At that moment, a different relationship with art begins, based on pure experience and coexistence with the acquired piece. Perhaps it can be seen as an act of daring, but on many occasions, it is more a matter of necessity and transformation. Collectors also agree that the acquisition of an artwork is an exercise on personal analysis and opening up to a new field of knowledge that was previously alien to us. Alicia Aza explains that the reason she acquired her first piece of video art, by Sergio Prego, is because she did not understand it and because she saw it as a challenge and an opportunity to self-improve. This open window to knowledge creates new connections and bonds with creators, as one of the most fascinating parts of the process.
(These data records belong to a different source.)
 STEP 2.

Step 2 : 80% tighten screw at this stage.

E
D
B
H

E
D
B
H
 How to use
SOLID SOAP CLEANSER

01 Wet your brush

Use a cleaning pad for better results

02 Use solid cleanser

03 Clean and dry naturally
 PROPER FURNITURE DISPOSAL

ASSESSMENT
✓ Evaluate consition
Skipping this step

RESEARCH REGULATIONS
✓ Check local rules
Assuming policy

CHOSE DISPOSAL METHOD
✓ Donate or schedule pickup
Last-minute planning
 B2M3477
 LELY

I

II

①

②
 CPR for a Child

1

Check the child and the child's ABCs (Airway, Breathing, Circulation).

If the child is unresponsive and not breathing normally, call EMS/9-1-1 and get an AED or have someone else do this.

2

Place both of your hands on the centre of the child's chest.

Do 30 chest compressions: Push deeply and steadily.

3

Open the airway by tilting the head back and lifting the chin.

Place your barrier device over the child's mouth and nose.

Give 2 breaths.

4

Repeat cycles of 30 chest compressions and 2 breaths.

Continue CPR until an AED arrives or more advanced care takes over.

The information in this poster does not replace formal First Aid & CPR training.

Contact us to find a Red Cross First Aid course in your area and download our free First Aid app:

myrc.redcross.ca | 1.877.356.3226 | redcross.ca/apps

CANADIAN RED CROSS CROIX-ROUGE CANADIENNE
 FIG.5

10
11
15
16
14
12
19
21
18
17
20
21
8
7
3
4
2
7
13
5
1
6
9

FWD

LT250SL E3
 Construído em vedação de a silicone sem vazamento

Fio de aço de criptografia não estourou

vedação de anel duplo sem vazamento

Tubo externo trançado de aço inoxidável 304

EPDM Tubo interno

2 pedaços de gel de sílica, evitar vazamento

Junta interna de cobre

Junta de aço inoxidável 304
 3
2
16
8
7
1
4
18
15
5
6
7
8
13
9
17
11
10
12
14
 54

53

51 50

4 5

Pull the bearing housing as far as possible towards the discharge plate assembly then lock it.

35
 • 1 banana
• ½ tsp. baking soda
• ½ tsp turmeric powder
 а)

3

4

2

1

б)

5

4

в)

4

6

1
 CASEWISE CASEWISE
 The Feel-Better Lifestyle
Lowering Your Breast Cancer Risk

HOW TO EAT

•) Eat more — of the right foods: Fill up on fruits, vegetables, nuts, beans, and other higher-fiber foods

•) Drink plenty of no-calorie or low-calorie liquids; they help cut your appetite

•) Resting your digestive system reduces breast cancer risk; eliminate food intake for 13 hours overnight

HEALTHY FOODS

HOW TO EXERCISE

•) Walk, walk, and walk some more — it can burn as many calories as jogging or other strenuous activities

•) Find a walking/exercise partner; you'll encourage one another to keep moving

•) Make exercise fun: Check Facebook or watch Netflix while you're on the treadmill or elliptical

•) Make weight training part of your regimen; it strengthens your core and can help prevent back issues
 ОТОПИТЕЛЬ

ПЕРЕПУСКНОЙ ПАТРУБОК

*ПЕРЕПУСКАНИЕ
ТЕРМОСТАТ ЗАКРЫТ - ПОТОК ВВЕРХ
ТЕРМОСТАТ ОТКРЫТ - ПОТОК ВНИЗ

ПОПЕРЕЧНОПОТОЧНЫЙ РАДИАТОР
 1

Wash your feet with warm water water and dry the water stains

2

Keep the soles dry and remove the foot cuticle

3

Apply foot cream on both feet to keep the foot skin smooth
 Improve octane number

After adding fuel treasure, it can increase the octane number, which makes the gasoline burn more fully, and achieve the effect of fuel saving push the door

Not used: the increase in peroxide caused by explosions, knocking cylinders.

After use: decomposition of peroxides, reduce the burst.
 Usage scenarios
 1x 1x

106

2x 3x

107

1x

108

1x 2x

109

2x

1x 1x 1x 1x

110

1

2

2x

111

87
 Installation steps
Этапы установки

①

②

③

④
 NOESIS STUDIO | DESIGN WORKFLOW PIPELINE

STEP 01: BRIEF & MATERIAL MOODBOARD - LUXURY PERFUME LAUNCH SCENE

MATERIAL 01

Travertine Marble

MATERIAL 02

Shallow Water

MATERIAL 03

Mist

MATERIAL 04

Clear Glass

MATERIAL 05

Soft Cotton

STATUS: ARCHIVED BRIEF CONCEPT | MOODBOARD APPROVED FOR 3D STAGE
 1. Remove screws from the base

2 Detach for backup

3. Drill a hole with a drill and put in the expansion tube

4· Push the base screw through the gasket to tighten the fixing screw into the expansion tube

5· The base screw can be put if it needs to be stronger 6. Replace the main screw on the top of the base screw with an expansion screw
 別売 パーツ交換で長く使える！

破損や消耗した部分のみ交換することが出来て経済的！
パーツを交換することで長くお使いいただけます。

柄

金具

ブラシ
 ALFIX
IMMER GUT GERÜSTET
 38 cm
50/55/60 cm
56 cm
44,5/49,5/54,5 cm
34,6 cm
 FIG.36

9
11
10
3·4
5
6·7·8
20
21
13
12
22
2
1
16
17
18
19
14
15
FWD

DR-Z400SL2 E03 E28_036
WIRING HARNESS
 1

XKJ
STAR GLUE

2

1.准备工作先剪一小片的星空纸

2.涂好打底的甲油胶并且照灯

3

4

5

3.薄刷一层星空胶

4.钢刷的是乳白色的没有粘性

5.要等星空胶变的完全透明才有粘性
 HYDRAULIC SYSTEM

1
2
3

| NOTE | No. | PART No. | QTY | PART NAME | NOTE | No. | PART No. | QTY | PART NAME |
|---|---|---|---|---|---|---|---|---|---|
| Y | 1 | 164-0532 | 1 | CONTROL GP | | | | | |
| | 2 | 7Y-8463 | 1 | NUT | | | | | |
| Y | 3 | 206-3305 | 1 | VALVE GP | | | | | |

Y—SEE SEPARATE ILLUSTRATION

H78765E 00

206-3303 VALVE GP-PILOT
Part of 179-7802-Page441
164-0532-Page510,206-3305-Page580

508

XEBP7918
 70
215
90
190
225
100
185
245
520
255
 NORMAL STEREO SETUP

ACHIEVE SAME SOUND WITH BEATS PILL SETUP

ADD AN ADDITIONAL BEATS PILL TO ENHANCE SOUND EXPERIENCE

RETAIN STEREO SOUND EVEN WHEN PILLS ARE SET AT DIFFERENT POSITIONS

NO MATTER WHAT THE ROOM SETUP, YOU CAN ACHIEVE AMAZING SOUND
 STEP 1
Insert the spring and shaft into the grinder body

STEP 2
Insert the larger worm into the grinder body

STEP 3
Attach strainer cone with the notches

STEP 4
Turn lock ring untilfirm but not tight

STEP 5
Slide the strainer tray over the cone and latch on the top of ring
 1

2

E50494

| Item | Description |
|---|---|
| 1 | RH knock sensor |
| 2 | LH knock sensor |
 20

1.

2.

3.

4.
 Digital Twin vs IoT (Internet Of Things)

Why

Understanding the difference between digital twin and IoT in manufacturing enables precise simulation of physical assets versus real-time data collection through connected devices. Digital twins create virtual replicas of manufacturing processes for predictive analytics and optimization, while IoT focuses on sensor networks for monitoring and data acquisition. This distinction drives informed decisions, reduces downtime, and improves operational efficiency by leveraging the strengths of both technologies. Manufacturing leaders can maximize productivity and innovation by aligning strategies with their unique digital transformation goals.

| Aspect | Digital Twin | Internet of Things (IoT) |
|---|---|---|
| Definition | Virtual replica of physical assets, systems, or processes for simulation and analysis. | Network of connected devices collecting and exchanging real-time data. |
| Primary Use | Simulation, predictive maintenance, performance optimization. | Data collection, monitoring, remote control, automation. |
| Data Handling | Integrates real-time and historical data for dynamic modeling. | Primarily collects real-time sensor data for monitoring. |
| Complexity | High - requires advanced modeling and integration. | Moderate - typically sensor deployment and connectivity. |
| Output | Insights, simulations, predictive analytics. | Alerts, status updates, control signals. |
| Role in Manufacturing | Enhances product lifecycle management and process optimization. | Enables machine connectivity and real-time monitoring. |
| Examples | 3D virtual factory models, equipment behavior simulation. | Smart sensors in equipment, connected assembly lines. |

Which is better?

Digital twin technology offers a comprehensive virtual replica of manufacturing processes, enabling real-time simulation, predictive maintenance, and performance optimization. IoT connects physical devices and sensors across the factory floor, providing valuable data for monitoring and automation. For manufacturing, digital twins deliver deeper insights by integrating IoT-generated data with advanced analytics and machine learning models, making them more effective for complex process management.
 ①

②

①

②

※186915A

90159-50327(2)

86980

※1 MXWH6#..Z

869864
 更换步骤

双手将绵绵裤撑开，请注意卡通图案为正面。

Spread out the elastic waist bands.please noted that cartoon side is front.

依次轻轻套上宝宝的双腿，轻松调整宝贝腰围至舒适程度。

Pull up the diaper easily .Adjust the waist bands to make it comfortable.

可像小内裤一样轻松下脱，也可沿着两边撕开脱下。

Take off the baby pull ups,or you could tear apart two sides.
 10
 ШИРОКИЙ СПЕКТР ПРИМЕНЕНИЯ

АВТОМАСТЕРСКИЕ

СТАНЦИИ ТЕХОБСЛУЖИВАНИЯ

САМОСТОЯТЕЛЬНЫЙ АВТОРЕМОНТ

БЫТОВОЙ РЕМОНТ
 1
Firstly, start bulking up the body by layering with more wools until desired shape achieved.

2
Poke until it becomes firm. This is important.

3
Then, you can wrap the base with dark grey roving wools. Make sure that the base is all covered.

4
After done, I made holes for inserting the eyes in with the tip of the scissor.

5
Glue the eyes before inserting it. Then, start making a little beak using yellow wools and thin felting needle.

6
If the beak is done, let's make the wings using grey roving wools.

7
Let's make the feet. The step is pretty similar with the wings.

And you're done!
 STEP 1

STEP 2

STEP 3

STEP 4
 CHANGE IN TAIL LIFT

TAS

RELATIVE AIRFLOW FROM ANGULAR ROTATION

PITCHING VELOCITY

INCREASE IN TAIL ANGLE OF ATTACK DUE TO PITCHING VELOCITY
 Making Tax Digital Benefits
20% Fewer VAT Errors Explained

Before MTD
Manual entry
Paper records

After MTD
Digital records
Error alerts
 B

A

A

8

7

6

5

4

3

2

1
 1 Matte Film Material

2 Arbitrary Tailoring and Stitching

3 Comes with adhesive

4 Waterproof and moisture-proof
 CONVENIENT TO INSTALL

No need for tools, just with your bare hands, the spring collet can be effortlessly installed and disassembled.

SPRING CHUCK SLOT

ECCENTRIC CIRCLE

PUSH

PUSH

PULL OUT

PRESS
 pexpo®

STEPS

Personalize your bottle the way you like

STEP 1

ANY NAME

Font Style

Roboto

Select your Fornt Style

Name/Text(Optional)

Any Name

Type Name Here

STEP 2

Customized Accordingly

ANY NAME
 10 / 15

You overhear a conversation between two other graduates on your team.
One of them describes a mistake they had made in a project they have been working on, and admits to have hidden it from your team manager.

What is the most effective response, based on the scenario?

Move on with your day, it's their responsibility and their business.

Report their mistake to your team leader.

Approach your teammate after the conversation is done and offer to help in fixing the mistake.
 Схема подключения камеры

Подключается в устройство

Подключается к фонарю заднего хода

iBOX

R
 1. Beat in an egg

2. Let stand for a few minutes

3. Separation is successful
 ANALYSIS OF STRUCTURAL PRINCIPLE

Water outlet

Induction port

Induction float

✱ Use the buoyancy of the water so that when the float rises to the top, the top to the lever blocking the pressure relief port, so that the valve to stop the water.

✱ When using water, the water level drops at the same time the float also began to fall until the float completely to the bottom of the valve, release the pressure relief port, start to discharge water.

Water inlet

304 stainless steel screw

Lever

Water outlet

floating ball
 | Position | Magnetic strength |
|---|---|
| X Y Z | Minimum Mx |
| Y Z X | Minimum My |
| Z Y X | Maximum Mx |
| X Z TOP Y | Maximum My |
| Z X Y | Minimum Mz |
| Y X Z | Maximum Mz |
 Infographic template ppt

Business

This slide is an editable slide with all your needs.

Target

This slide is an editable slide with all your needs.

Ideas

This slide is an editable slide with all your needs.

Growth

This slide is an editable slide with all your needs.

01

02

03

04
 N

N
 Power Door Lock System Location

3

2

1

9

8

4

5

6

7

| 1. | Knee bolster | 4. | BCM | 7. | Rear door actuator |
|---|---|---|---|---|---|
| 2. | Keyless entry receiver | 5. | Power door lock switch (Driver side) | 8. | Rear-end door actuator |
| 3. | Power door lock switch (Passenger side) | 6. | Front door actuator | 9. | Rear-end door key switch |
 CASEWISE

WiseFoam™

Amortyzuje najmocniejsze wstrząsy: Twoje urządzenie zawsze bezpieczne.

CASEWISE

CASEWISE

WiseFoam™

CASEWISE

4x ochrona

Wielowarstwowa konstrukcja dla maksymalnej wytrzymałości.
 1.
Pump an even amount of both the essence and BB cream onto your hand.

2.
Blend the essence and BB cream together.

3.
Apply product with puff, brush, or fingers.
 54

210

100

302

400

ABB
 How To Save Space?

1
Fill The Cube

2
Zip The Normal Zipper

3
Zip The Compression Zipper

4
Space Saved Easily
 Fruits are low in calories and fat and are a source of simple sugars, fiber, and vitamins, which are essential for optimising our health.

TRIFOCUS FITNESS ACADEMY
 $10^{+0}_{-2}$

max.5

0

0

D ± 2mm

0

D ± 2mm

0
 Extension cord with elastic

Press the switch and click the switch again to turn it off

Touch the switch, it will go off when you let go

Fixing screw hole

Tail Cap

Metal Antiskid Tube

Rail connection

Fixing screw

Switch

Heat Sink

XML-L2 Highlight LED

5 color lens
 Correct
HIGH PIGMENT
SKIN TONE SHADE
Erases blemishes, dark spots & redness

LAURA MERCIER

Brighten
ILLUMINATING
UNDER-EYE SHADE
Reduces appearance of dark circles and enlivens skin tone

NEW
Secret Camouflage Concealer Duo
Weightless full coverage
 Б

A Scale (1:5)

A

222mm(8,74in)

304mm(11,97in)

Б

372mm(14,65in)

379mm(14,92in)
Candela Álvarez Soldevilla explains that

"I think the most interesting thing in the art world is talking to artists. They are people with a special sensitivity to listen and understand.”

And Alicia Aza also says:

"I can share the satisfaction of being able to count on many artists in my circle of close friends today, and that is a long way to go."

Thus, with works that seem acceptable within the horizon of expenses that each one considers affordable, it is easy to find a piece that catches us. Since then, our home also evolves into a space in which art has a permanent place and presence, and there is no doubt that this transforms us inside.

Art Madrid'20, photo by Henar Herguera

Jaime Sordo, owner of Los Bragales collection and founder of the 9915 Contemporary Art Collectors Association, has always defined his relationship with art as a true passion and a vital necessity. For buyers who start on this path, he has the following recommendation:

“It is an essential condition that they feel the need to live with their passion to enjoy the works. Another very important aspect is that before making decisions for purchases, they are informed, so it is necessary to read specialised newspapers and books, visit exhibitions and museums and a lot of contact with galleries, which is an important and very specific source of information of the artists they represent. Finally, the presence in national and international art fairs. All this generates information and training.”

Indeed, fairs have become a good place for discovery because they condense a wide offer and allow diverse and global contact in a concentrated way. For this reason, many new generation buyers start in the context of an event such as Art Madrid, whose closeness and quality constitute a unique opportunity to meet, soak up and feed the passion for art.

(*) quotes taken from various interviews published in public media between 2013 and 2019.